I’m having an issue with the configuration of a site-to-site link I’m trying to create using EoIP.
One site has two ISPs for redundancy, as both experience occasional dropouts. I have created an EoIP tunnel over each connection to the router at the other site (a datacenter), and the tunnels are secured with IPSec.
I have noticed however that the tunnel interfaces will show as Running, even if the underlying IPSec connection is not established. For example, if I disable the EoIP interface on one end, the IPSec connection will drop out, which I can see through IP > IPSec, but the EoIP interface on the other end will still show as running.

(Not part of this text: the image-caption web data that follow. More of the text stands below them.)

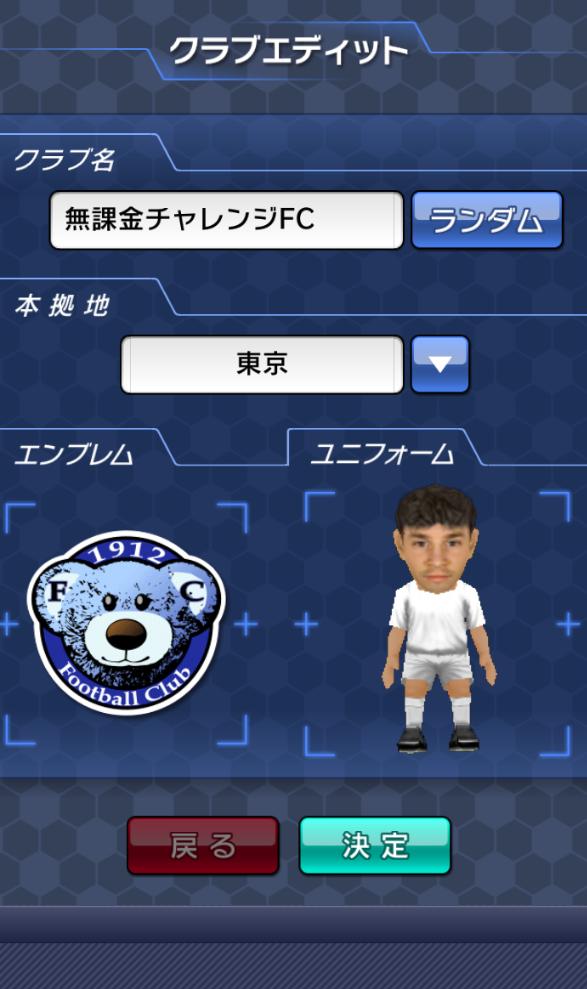 f:id:sakatsuku_challenge:20190118215626p:plain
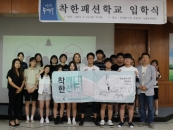 동대문 진로지원센터, 착한패션학교 입학식 개최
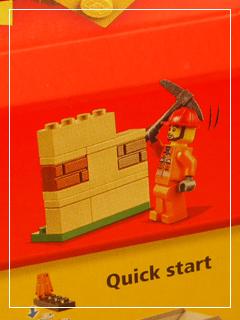 LEGOConstruction02.jpg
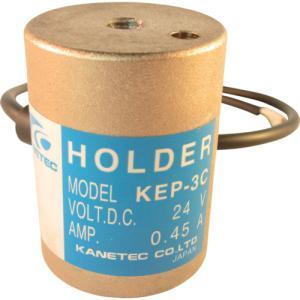 カネテック 永電磁ホルダ KEP-3C kg-maido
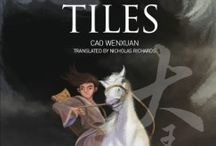 Chinese middle grade books / Originally in Chinese, now translated into English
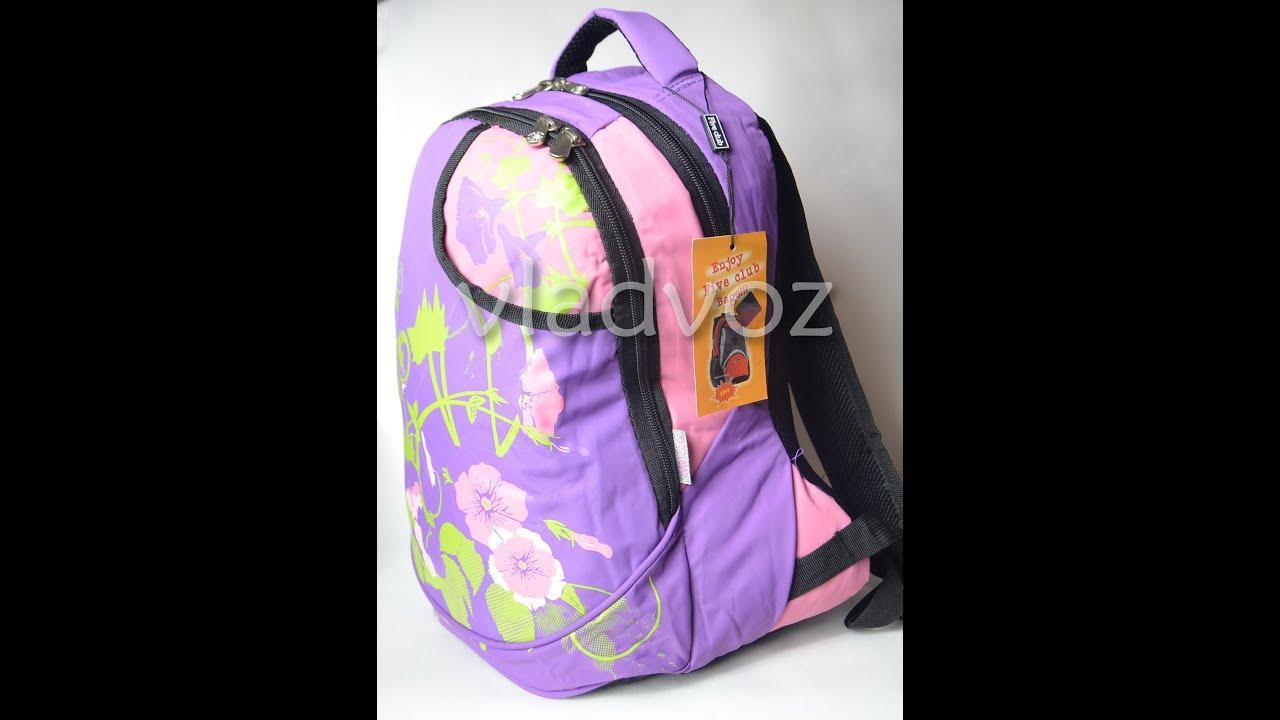 Школьные рюкзаки 5-11 класс. И поможем купить ранец для первоклассника, школьные рюкзаки и ранцы для девочек, мальчиков, подростков,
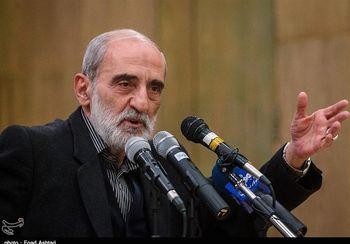 نسخه کیهان برای شرایط امروز ایران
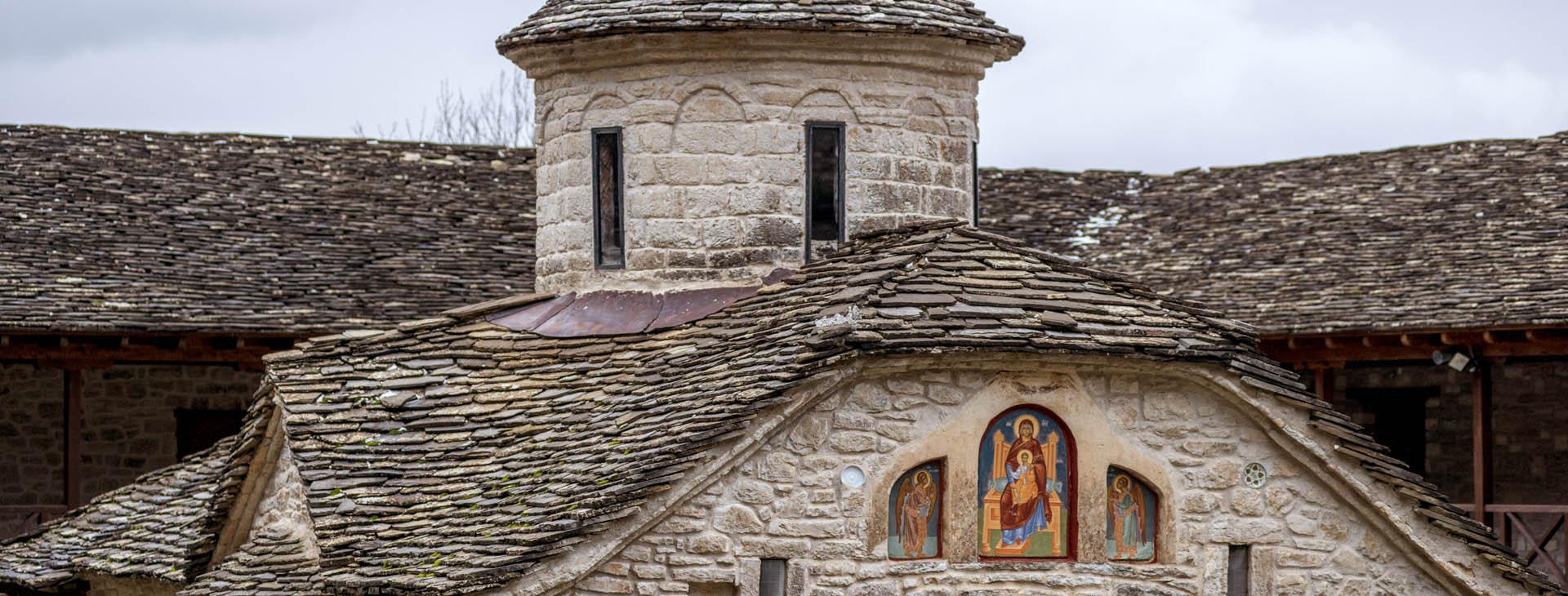 Monastery of Zoodochos Pigi of Anthohori, Ioannina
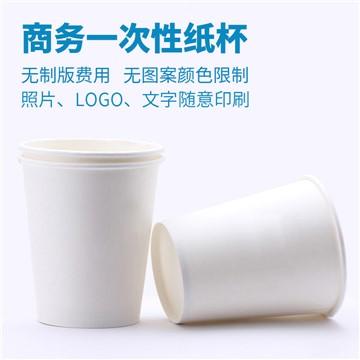 一次性纸杯 定制企业LOGO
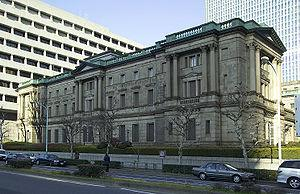 I took this photograph of the Bank of Japan he...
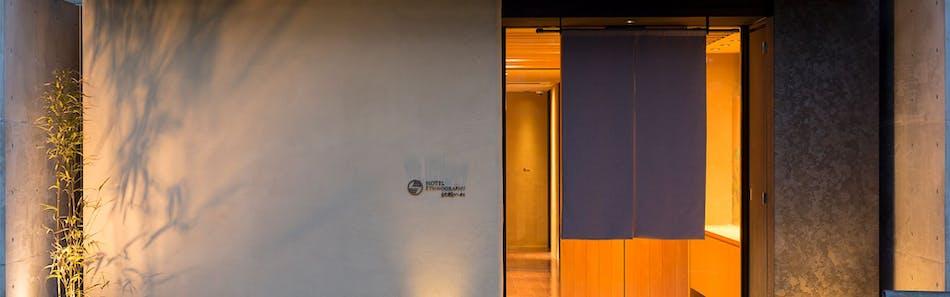 ホテルエスノグラフィー枳殻の杜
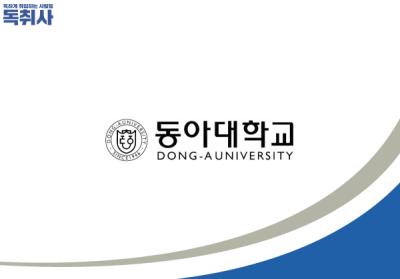 [대학교직원 채용/동아대학교 채용] 2021 일반직 정규직 채용(~2/5) 자소서 첨삭받자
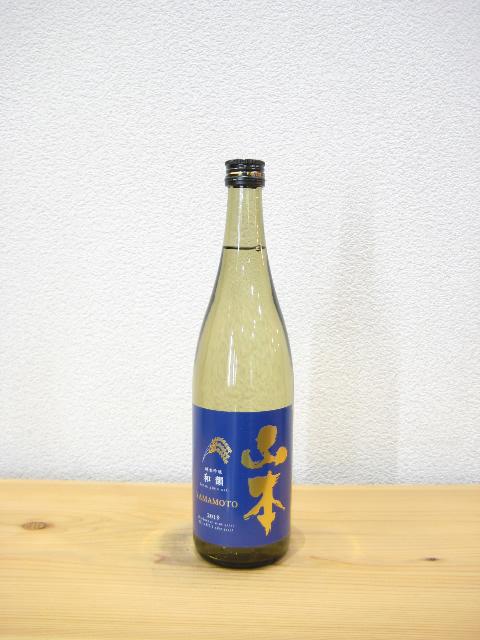 白瀑 純米吟醸山本和韻(わいん)720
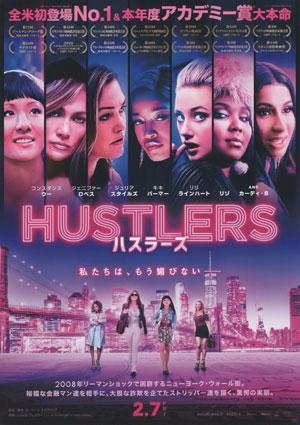 hustlers_1.jpg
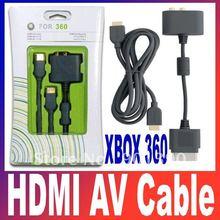 wholesale optical audio adapter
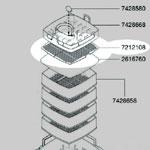 エーハイム ろ過材固定盤 2076/2078用 7212108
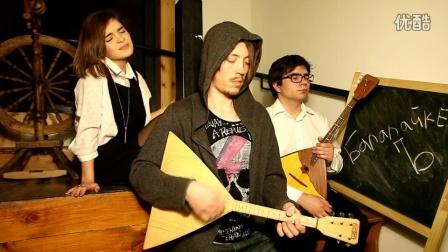 Radiohead Creep cover —— Creepy Three Strings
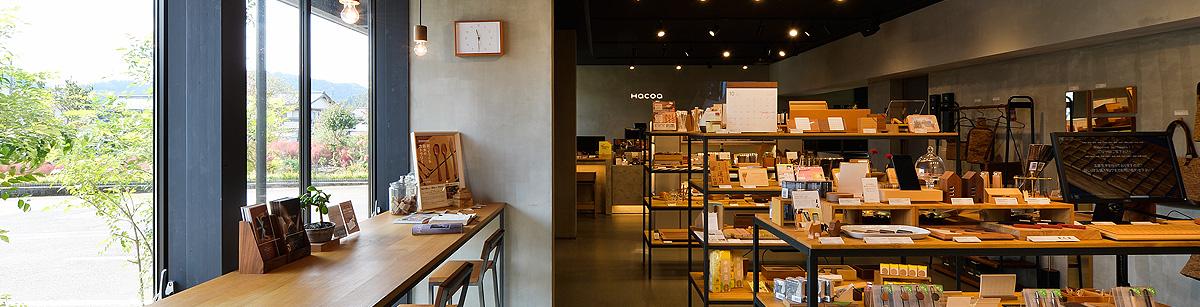 福井県の雑貨店、求人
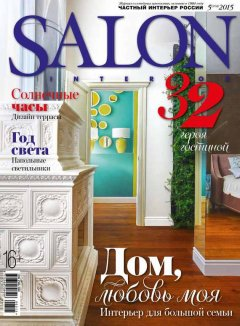 salon-interior-052015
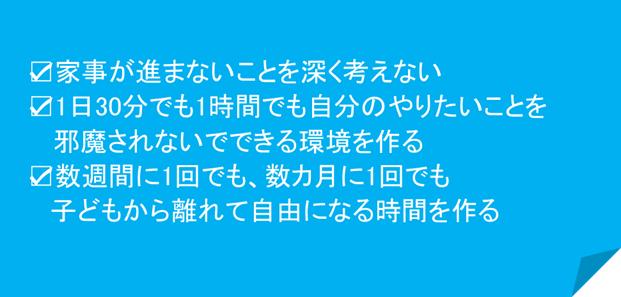 f:id:KMSHI:20200115151634p:plain
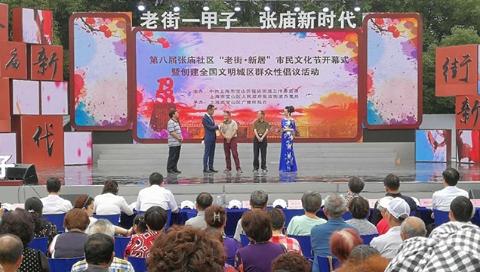 """老街一甲子 第八届张庙社区""""老街新居""""市民文化节昨举行"""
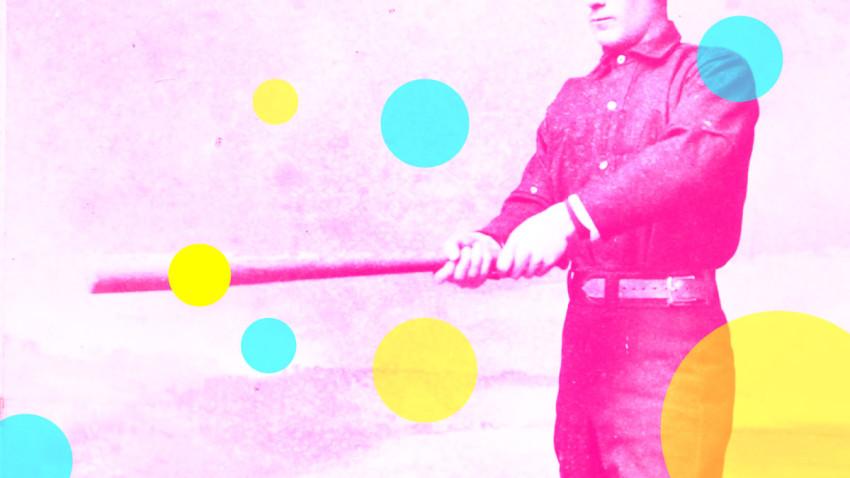 may16-26-nypl-baseball-hbr-850x478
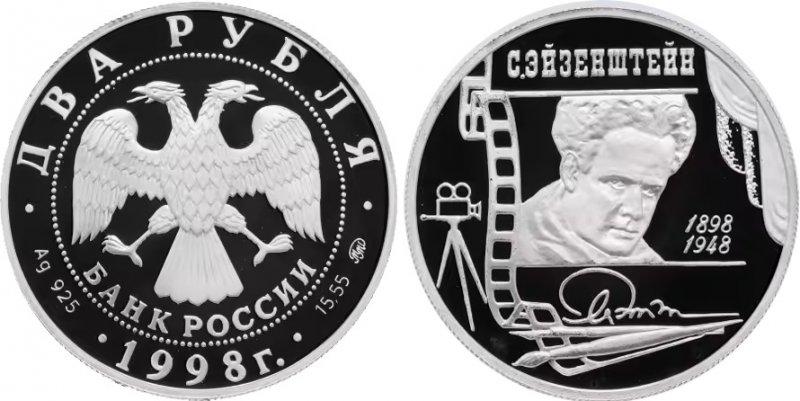 """2 рубля 1998 года """"Эйзенштейн (портрет)"""". Каталожный номер 5110-0023"""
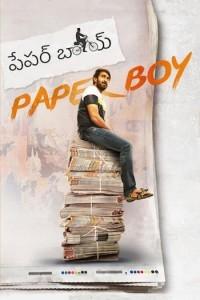 Paper Boy 2019 Hindi 720p 800mb 480p 300mb Web Dl Full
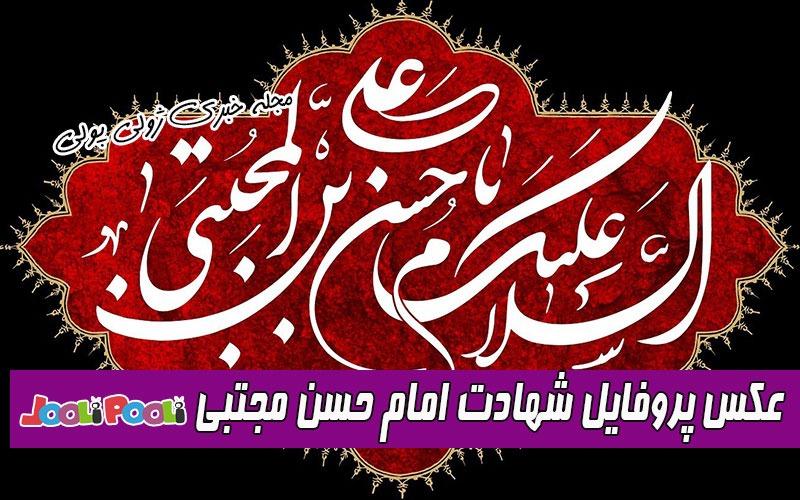عکس پروفایل شهادت امام حسن مجتبی+ عکس شهادت امام حسن مجتبی (ع)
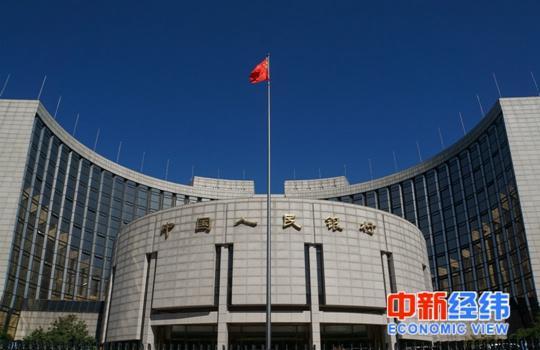 中国人民银走 中新经纬 王潮 摄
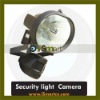 Security Lighting Hidden Camera with DVR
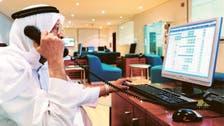 كيف ينظر المحللون لتوزيعات الأرباح من الأهلي السعودي؟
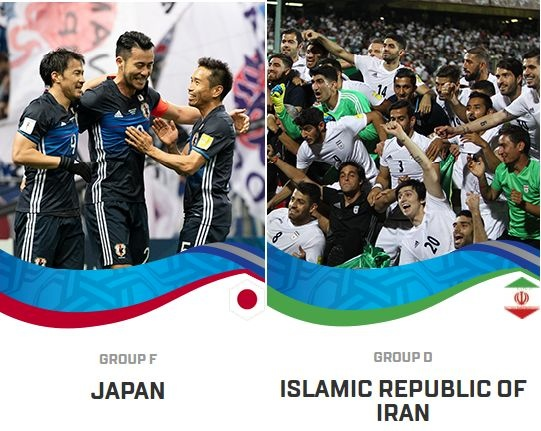 ایران – ژاپن؛ برنده قهرمان میشود؟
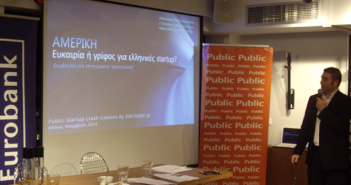 Public Startup Crash Course Heraklion papadopoulos 702336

I am wanting to bond the two connections so that while both ISPs are up, I can get increased throughput to the datacenter, but as the EoIP interfaces always appear to be running, the bond isn’t seeing when one connection drops out, and is still trying to send traffic through that interface.
Is there something here I’m doing wrong? How can I get the EoIP interfaces to properly reflect if they are connected or not?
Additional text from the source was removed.